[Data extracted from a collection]
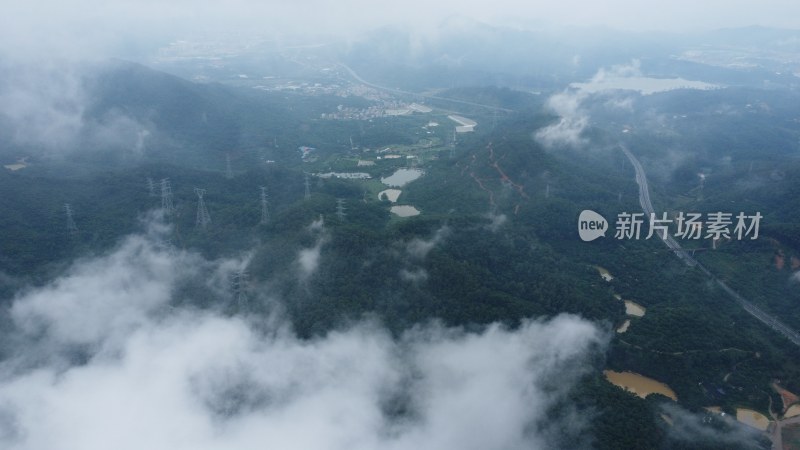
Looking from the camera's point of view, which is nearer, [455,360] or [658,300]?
[455,360]

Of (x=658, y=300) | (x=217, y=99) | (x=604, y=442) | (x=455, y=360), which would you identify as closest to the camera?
(x=604, y=442)

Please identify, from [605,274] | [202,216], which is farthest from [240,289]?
[605,274]

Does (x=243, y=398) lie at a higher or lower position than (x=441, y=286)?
lower

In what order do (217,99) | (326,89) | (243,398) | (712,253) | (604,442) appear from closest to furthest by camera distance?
1. (604,442)
2. (243,398)
3. (712,253)
4. (217,99)
5. (326,89)

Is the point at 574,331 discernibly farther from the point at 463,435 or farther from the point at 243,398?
the point at 243,398

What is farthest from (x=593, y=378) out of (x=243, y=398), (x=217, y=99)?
(x=217, y=99)

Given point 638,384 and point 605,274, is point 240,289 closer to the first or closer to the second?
point 638,384
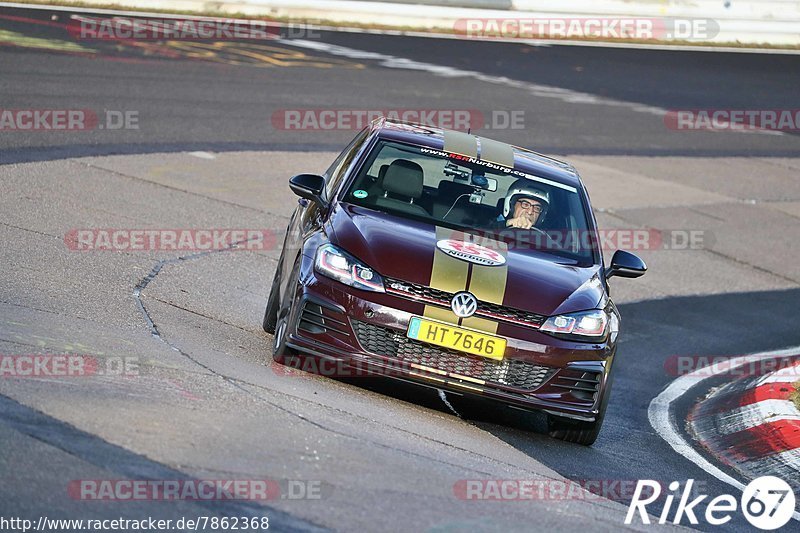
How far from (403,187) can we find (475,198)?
1.61 ft

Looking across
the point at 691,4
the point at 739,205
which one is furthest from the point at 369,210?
the point at 691,4

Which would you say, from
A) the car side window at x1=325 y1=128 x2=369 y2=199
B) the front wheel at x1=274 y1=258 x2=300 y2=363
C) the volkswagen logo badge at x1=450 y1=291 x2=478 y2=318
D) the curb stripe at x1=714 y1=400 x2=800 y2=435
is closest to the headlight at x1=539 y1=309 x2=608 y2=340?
the volkswagen logo badge at x1=450 y1=291 x2=478 y2=318

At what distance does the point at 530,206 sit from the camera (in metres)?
8.53

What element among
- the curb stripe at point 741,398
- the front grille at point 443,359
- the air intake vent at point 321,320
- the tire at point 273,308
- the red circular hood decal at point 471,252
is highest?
the red circular hood decal at point 471,252

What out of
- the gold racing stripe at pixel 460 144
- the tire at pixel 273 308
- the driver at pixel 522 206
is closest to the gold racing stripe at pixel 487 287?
the driver at pixel 522 206

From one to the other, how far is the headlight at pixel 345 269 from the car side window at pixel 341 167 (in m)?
0.99

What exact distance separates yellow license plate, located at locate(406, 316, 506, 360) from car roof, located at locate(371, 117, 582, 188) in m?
1.95

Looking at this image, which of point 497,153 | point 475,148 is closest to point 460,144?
point 475,148

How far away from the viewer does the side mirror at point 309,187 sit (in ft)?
27.1

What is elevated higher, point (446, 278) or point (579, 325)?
point (446, 278)

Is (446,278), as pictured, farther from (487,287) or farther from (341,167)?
(341,167)

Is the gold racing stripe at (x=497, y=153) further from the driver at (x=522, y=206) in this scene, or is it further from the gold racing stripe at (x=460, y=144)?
the driver at (x=522, y=206)

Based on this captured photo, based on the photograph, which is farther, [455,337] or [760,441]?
[760,441]

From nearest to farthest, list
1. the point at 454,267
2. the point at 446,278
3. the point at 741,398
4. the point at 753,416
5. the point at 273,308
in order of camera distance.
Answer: the point at 446,278, the point at 454,267, the point at 273,308, the point at 753,416, the point at 741,398
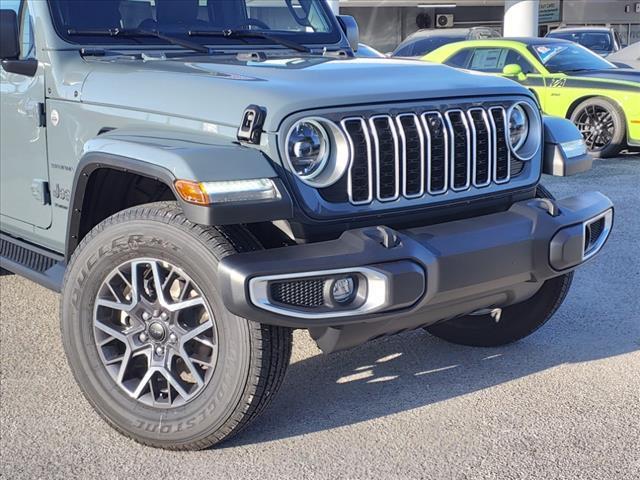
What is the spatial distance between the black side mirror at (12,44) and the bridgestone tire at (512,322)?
7.48 feet

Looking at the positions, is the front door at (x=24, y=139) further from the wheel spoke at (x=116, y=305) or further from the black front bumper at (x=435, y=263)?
the black front bumper at (x=435, y=263)

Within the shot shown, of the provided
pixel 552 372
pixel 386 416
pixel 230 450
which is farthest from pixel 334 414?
pixel 552 372

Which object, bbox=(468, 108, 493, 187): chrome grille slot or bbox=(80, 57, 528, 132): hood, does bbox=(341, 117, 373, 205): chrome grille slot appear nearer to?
bbox=(80, 57, 528, 132): hood

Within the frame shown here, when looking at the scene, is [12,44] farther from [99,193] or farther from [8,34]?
[99,193]

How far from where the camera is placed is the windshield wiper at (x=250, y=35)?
14.1 ft

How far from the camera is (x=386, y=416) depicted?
11.6 ft

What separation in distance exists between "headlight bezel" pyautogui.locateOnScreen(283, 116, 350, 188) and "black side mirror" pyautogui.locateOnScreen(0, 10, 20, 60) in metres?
1.64

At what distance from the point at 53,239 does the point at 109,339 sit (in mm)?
1015

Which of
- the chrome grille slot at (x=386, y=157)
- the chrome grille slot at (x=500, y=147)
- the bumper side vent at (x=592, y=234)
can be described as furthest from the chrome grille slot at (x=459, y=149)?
the bumper side vent at (x=592, y=234)

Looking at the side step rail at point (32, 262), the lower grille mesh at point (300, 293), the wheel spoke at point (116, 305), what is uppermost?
the lower grille mesh at point (300, 293)

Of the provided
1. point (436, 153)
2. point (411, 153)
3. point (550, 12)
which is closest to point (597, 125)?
point (436, 153)

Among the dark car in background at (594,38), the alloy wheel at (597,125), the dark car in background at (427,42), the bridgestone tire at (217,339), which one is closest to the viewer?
the bridgestone tire at (217,339)

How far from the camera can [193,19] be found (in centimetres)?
431

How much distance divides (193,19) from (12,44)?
0.91m
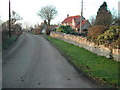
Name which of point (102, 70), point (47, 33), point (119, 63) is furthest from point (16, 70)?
point (47, 33)

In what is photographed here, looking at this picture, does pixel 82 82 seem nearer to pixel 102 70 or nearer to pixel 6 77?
pixel 102 70

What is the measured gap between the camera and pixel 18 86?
7.04 meters

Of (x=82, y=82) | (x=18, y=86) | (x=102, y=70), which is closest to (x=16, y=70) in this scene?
(x=18, y=86)

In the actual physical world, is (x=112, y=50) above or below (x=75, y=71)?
above

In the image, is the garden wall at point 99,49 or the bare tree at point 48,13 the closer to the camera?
the garden wall at point 99,49

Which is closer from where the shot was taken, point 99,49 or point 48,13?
point 99,49

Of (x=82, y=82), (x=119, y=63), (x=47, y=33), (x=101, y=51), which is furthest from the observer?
(x=47, y=33)

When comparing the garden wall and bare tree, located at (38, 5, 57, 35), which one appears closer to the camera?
the garden wall

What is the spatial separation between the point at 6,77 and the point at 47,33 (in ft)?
149

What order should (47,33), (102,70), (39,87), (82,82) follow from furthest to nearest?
1. (47,33)
2. (102,70)
3. (82,82)
4. (39,87)

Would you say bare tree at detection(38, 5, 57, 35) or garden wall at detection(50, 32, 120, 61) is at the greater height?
bare tree at detection(38, 5, 57, 35)

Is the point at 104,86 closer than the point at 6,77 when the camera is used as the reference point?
Yes

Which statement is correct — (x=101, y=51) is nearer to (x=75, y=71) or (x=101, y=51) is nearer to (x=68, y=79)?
(x=75, y=71)

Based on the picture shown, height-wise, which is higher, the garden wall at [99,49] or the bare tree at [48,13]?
the bare tree at [48,13]
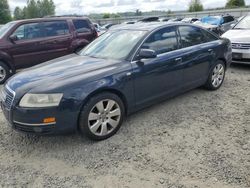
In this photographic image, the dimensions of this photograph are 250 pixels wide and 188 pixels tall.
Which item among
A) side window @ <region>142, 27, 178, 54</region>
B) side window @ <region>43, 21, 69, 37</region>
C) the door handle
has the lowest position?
the door handle

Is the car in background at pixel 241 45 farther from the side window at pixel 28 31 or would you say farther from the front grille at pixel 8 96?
the front grille at pixel 8 96

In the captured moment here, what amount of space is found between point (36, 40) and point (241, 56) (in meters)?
5.66

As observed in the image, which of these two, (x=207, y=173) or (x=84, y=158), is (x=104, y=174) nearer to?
(x=84, y=158)

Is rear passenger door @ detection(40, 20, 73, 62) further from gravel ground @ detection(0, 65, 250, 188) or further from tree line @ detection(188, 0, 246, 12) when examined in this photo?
tree line @ detection(188, 0, 246, 12)

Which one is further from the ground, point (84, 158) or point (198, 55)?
point (198, 55)

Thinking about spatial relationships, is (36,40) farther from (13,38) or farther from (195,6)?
(195,6)

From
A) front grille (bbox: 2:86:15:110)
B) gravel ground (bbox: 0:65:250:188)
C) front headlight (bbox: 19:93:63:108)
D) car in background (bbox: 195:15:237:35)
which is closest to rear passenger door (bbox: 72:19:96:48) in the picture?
gravel ground (bbox: 0:65:250:188)

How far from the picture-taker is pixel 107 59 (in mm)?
3996

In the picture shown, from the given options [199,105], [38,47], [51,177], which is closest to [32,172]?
[51,177]

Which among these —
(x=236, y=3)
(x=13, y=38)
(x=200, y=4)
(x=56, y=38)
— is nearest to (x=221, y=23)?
(x=56, y=38)

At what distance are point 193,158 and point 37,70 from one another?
2553 mm

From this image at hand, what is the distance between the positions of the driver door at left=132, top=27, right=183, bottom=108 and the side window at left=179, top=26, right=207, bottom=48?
0.20 metres

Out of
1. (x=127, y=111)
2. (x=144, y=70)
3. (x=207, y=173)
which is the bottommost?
(x=207, y=173)

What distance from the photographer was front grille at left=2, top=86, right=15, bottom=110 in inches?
130
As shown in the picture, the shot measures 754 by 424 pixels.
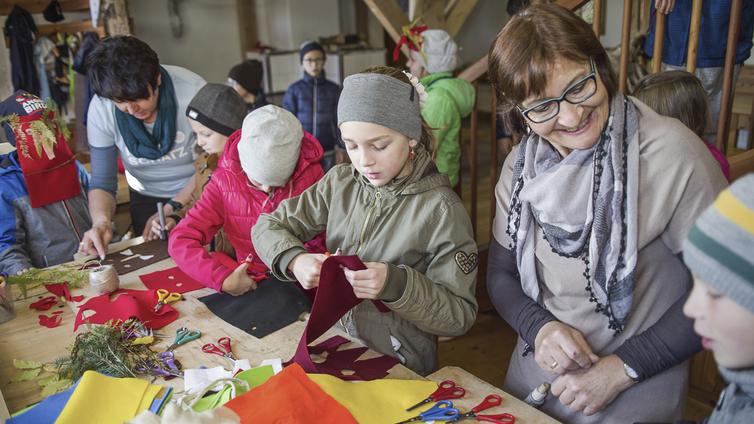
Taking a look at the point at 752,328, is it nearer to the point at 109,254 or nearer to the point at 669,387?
the point at 669,387

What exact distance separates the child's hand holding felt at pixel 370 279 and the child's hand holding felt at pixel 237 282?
583 mm

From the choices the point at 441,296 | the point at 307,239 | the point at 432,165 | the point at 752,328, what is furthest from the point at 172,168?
the point at 752,328

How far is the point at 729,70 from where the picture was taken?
249 centimetres

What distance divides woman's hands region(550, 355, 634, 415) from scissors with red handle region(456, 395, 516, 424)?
165 millimetres

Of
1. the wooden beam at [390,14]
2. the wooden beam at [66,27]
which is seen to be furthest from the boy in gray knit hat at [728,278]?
the wooden beam at [66,27]

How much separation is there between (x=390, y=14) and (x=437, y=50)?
0.47 meters

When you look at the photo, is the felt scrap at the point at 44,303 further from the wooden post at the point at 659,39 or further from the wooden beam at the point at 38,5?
the wooden beam at the point at 38,5

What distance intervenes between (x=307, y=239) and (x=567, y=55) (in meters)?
0.96

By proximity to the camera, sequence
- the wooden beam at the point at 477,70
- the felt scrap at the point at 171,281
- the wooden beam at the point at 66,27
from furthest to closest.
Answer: the wooden beam at the point at 66,27 → the wooden beam at the point at 477,70 → the felt scrap at the point at 171,281

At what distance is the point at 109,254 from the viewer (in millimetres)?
2316

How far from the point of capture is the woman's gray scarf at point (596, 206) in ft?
4.12

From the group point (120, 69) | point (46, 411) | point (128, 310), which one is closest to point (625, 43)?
point (120, 69)

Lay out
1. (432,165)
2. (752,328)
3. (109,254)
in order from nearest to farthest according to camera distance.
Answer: (752,328) < (432,165) < (109,254)

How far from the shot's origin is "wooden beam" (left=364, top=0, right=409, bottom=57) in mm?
3932
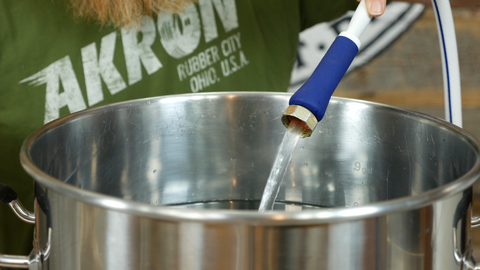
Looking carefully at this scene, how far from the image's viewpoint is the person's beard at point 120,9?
594 millimetres

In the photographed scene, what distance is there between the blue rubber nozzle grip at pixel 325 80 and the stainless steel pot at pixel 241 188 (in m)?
0.09

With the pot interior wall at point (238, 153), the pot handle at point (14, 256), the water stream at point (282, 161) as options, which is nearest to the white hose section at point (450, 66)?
the pot interior wall at point (238, 153)

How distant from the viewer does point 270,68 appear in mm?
797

• _TASK DIRECTIONS_: Starting at the line that contains "How much separation", write out every line through the final line of the entries, word for word; skip any pictures.

• _FULL RESPONSE_:
How much separation is there between (x=390, y=14) and (x=437, y=50)?
0.47 meters

When you look at the photo, is the felt scrap at the point at 44,303 further from the wooden post at the point at 659,39 or further from the wooden beam at the point at 38,5?
the wooden beam at the point at 38,5

What distance intervenes between (x=307, y=239) and (x=567, y=55) (in meters)?
0.96

By proximity to the camera, sequence
- the wooden beam at the point at 477,70
- the felt scrap at the point at 171,281
- the wooden beam at the point at 66,27
from furthest to closest.
Answer: the wooden beam at the point at 66,27 → the wooden beam at the point at 477,70 → the felt scrap at the point at 171,281

At what distance is the point at 109,254 from the viewer (in millimetres)?
2316

How far from the point of capture is the woman's gray scarf at point (596, 206) in ft?
4.12

From the group point (120, 69) | point (46, 411) | point (128, 310), which one is closest to point (625, 43)?
point (120, 69)

Lay out
1. (432,165)
2. (752,328)
3. (109,254)
in order from nearest to farthest according to camera distance.
Answer: (752,328) < (432,165) < (109,254)

How far from the shot's origin is "wooden beam" (left=364, top=0, right=409, bottom=57) in mm?
3932
Looking carefully at this scene, how far from the image's viewpoint is the person's beard at point 120,9?
594 millimetres

In the photographed scene, what distance is there between the blue rubber nozzle grip at pixel 325 80 and the stainless steel pot at pixel 241 188 (in m)?
0.09

With the pot interior wall at point (238, 153), the pot handle at point (14, 256), the water stream at point (282, 161) as options, which is nearest to the white hose section at point (450, 66)?
the pot interior wall at point (238, 153)

How distant from the viewer does point 270,68 appear in mm?
797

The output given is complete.